New Stephen Hawking speech synthesizer based on SwiftKey
Professor Hawking and his team of technicians
Stephen Hawking has been struggling with a degenerative motor neurone disease for over 50 years. Unfortunately, the professor's speech speed decreases over the years, so in 2011 he turned to Intel co-founder Gordon Moore asking whether Intel could help him upgrade and install a more efficient system.
Intel has completed the order, and in January 2015 promises to put the ACAT program (Assistive Context Aware Toolkit) in free access. More than 3 million people around the world suffer from degenerative motor neuron disease. Soon they will be able to take advantage of open-source development from Intel. In addition, researchers can modify the program under the control of touch, blink, eyebrow movement and other ways.

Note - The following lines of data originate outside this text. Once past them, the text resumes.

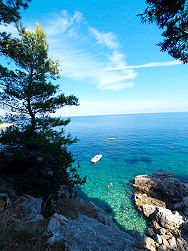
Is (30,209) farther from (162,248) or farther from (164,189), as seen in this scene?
(164,189)

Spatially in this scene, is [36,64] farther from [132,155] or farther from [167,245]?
[132,155]

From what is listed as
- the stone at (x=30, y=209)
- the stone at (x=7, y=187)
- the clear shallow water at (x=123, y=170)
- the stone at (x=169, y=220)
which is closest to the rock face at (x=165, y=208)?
the stone at (x=169, y=220)

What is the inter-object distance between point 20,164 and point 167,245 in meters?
13.6

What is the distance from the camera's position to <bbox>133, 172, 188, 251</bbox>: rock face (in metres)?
8.76

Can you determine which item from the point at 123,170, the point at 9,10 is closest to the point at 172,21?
the point at 9,10

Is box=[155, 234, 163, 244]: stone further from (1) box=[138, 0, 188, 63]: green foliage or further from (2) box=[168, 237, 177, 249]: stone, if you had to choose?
(1) box=[138, 0, 188, 63]: green foliage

The development of ACAT lasted three years, and SwiftKey joined the work two years ago. The new Hawking synthesizer predicts input words, as does SwiftKey on mobile devices. As a result, the professor for typing need to enter only 20% of the characters.
Hawking's synthesizer was originally made in the form of a lever on the chair with which he chose the letters on the computer screen. He used the system almost unchanged for several decades, only a few years ago, an infrared sensor was placed on Hawking glasses to indicate the letters to the direction of gaze.
With ACAT, the professor chooses whole words instead of letters. As a result, the text input speed doubled, and the execution time of the most typical tasks increased tenfold (surfing the Internet, etc.).
The ACAT program was developed taking into account the vocabulary, which the professor put at the disposal of the developers. If the program code is open, then the vocabulary can probably be customized individually for each user.
Intel has been helping Stephen Hawking with a selection of computer hardware since 1997, when Gordon Moore noticed that Stephen was using a computer on an AMD processor . Since then, Intel has been doing a free upgrade of Hawking computers every two years.
Professor Hawking commented on the installation of a new speech synthesizer: “Medicine could not cure me, so I rely on technology to communicate and live. Intel has been supporting me for almost 20 years, allowing me to do what I love every day. Developing this system has the potential to improve the lives of people around the world and is an advanced system for ensuring human communication and overcoming barriers to communication that previously stood in the way. ”
Doctors diagnosed motor neuron degenerative disease in Stephen Hawking when he was 21 years old. Experts believe that he will live a maximum of 25 years. Now the professor is 72 years old.